| Desafio A |
Transcreva fielmente os registros, do início deles até a linha que contém "[417, 248, 444, 281]", incluindo ambas as extremidades.

| Trecho fornecido |
------------------------------------------------------------------------
O namoro tem sido à distância e administrado em meio aos cuidados com a filha, que já convive com o novo membro da família. “Bella sabe que tenho grandes amigos, e meu namorado é um amigo mais constante. Não tem esse peso”, diz. Nos fins de semana, Débora reveza com José os cuidados da menina, da mesma forma que ela viveu na infância. “Não foi um pânico ter me separado com a Bella pequena. Meus pais se divorciaram quando eu tinha 2 anos e meio e meu irmão, meses. Fiquei bem e sabia que ela ficaria também”, diz, garantindo que mantém uma boa relação com o ex-marido. “Eu e José somos amigos até hoje. Não o amo como homem, mas vou amá-lo como amigo para sempre. Moramos perto, e Bella pode ver os dois no mesmo dia. Somos muito parceiros.”
Ficar longe da menina, diz ela, gera uma preocupação que ainda está aprendendo a administrar. “Não se culpar por cada coisinha é o mais difícil da maternidade. Se ela é picada por um mosquito, tenho que entender que é só um mosquito, sabe? Se estou viajando num fim de semana e ela está com o pai, não posso me culpar. Não sou perfeita. Sou uma mulher que está correndo atrás dos sonhos, mas mantém o afeto e os cuidados.”
Débora também quer, em 2020, usar a fama (“não sou celebridade, sou artista”) para colocar na rua seus projetos de arte. Há uma peça (um thriller policial chamado “Lôca”, com direção de Diego Fortes) e a produção de uma série começando a serem lapidadas. Em março, entra em circuito comercial “Pacificado”, filme de Paxton Winters, que lhe rendeu o prêmio de melhor atriz no Festival de Aruanda, na Paraíba, no ano passado. No longa, ela interpreta uma dependente química moradora do Morro dos Prazeres. “Fiz o filme grávida, e ele necessitava de um corpo totalmente desprendido de vaidade. Foi uma experiência deliciosa, com zero maquiagem, com espinhas. Tudo que eu peço são papéis assim”, diz ela, cujo último personagem na TV foi a socialite Gisela, em “Verão 90”.
Nascida na Zona Leste de São Paulo, em 1985, filha de mãe esteticista e pai delegado de polícia, Débora começou a trabalhar como modelo aos 15 anos, depois de ser selecionada num concurso de uma agência. A inscrição foi feita por um parente, quando a menina nem sabia o que era vaidade. Três meses depois do primeiro trabalho, já estava morando fora e conhecendo, de relance, o mundo das artes.
------------------------------------------------------------------------
| Linhas de dados |

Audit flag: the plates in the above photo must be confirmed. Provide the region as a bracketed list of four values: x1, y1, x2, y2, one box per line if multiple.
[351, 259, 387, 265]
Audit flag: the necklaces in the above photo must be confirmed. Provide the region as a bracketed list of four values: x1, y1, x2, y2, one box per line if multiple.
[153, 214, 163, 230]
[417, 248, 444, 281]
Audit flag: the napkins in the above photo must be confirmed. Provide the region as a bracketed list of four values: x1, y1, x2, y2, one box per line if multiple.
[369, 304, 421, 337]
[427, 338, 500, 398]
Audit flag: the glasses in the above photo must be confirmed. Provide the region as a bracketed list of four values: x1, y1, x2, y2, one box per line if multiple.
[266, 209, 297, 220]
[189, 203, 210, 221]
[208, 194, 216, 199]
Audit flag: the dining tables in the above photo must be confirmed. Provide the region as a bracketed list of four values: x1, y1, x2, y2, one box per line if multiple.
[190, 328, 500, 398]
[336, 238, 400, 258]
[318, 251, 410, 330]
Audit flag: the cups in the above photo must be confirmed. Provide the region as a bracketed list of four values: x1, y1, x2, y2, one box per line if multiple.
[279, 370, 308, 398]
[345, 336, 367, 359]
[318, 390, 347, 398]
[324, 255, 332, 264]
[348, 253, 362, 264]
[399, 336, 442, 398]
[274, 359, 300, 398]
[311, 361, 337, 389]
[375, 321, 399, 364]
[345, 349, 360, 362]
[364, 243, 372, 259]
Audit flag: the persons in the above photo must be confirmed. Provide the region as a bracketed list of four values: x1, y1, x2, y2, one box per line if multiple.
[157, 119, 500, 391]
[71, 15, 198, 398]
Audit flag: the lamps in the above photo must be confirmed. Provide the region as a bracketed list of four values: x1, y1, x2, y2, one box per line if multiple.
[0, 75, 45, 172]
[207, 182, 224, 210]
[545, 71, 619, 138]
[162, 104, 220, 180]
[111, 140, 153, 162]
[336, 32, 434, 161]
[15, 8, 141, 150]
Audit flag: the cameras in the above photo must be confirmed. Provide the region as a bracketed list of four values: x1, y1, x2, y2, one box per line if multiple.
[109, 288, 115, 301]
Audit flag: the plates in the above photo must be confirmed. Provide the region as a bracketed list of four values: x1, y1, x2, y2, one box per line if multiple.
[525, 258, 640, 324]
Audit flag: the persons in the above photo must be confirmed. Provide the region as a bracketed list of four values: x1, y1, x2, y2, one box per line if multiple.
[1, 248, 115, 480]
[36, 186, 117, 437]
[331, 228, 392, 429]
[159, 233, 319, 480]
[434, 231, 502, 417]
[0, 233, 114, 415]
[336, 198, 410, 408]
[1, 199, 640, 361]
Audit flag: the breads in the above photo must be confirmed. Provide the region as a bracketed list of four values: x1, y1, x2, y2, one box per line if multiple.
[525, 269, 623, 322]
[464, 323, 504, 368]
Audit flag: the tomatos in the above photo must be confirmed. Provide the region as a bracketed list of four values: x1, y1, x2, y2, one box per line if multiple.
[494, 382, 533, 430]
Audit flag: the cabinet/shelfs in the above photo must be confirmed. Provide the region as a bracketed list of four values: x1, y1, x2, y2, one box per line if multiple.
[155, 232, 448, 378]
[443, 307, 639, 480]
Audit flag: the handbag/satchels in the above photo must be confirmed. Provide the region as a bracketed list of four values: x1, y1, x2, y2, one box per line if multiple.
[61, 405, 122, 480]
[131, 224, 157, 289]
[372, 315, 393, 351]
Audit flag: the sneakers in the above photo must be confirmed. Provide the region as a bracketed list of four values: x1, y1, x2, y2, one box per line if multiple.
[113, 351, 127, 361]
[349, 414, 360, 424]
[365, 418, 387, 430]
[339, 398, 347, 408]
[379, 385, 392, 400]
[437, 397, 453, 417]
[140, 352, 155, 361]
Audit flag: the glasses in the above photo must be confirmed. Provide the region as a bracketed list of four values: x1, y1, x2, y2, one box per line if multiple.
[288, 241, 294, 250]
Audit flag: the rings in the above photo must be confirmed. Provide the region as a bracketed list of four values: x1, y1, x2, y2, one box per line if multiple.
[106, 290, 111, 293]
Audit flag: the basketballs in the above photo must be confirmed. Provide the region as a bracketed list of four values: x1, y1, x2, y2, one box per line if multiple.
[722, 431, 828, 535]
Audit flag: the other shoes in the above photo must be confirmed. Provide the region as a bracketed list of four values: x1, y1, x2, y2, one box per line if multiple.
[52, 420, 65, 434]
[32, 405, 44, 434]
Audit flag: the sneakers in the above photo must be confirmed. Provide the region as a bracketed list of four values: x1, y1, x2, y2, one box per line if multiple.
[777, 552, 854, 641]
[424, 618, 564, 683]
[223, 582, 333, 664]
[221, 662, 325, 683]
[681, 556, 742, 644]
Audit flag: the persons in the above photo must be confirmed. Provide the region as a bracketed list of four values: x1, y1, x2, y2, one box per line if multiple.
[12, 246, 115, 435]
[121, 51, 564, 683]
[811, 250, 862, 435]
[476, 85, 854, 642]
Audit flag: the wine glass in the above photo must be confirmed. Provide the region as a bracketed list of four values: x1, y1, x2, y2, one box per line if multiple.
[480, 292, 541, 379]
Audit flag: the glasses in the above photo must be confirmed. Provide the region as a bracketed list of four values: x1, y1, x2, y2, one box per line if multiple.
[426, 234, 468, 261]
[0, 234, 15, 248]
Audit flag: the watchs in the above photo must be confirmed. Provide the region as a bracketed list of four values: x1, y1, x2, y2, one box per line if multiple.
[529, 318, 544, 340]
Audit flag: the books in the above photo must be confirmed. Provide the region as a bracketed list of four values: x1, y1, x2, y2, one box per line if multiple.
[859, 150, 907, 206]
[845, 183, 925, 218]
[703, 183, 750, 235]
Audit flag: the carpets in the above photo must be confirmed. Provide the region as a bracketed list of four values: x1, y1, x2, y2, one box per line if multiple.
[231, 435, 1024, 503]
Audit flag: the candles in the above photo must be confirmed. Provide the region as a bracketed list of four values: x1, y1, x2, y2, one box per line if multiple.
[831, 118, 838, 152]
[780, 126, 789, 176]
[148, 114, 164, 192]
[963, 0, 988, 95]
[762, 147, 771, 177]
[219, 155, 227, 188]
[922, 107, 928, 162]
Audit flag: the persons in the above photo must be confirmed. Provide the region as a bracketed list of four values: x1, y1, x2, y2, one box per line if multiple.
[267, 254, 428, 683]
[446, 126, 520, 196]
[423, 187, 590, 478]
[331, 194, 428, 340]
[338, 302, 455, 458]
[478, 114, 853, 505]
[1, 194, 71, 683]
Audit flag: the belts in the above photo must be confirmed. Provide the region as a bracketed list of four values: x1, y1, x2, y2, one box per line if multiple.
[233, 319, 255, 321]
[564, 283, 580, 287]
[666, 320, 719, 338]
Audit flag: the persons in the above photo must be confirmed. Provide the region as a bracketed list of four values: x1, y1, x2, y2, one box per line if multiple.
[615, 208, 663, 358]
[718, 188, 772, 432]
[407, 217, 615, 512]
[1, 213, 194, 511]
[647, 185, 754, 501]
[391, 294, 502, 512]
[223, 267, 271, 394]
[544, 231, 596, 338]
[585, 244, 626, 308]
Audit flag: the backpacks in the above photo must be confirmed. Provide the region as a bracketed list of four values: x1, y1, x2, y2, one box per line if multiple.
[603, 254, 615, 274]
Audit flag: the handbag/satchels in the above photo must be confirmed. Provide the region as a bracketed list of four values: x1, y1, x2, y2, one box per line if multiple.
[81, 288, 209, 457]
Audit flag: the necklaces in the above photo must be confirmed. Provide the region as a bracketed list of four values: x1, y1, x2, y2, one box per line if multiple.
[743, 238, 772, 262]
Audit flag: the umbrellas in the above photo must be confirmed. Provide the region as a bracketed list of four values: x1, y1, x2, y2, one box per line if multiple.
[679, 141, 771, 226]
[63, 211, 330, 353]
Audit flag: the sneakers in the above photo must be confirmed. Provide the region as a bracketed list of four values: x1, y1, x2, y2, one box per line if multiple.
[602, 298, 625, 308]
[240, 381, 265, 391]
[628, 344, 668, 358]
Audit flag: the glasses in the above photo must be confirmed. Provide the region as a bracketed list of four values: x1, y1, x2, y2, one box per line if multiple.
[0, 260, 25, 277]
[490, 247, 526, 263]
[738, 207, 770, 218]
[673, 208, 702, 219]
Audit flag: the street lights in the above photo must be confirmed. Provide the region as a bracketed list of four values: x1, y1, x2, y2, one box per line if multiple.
------------------------------------------------------------------------
| Desafio B |
Dê continuidade ao trecho sobre a atriz Débora, começando logo após a última frase apresentada.

| Resposta A |
Audit flag: the plates in the above photo must be confirmed. Provide the region as a bracketed list of four values: x1, y1, x2, y2, one box per line if multiple.
[351, 259, 387, 265]
Audit flag: the necklaces in the above photo must be confirmed. Provide the region as a bracketed list of four values: x1, y1, x2, y2, one box per line if multiple.
[153, 214, 163, 230]
[417, 248, 444, 281]

| Resposta B |
Foi nessa mesma época que passou por um dos maiores obstáculos pessoais de sua vida: a anorexia. “Eu tinha 92cm de quadril, e eles queriam 88cm.” Nessa fase, uma amiga modelo, inclusive, morreu por causa de distúrbios alimentares. “Lembro de tê-la encontrado 20 dias antes, e ela ter falado de como estava feliz. Quanto mais emagrecia, mais trabalhava e mais diziam que ela estava linda. E eu pegando dicas de como ficar daquele jeito.” Foi a mãe de Débora que percebeu algo errado com a filha: o quadril chegou a 90cm, a menina estava constantemente tonta e desfalecendo pelos cantos. Foi necessário muita conversa e marcação cerrada para que a autoestima entrasse nos eixos.
Hoje, a atriz é uma das maiores vozes do meio em defesa da não objetificação e da aceitação do corpo da mulher. Por isso, não aceita o posto de rainha de bateria de uma escola de samba para não estar no centro de pressões sociais. “Atualmente, considero meu corpo muito mais bonito do que há dez anos. Não falo: ‘Nossa, agora super me aceito’, porque é claro que passo por períodos de receios. Não nego que há resquícios do que vivi, até porque o sistema está aí. Somos cobradas todo o santo dia, mesmo que você seja completamente consciente de si. Ainda mais nesse período de carnaval”, diz.
Leitora voraz de obras feministas (a mais recente foi “O feminismo é para todo mundo”, de Bel Hooks), Débora chegou a presentear os convidados do chá de bebê de Bella com um livreto com trechos de “Para educar crianças feministas”, de Chimamanda Adichie. “Achava muito esquisito e lutava dentro da minha casa para ser tratada como o meu irmão. Então, sou feminista desde pequena. Essa palavra entrou no meu cotidiano há pouco tempo, porque o assunto se tornou mais conversado.” Ao lado dos ídolos atuais, a mãe e as mulheres que cuidaram da pequena Débora permanecem como referência. “Ela trabalhava demais, e eu ficava muito com as minhas tias e com as amigas dela. E lembro sempre da minha alegria quando ela voltava. Isso é ser mulher. É sair de casa graças a uma rede de apoio.”
Por causa da militância atual, Débora acredita que Bella vai crescer num mundo mais justo. Se a atriz, que viveu num ambiente familiar machista, conseguiu expandir seus ideais, a filha, então, vai nadar de braçadas nesse universo. “Com a rede social e a internet, muita coisa é propagada. Muita porcaria, mas também muito diálogo. Se você está aberto, disposto a olhar, está tudo aí. O que estamos conquistando não tem volta.”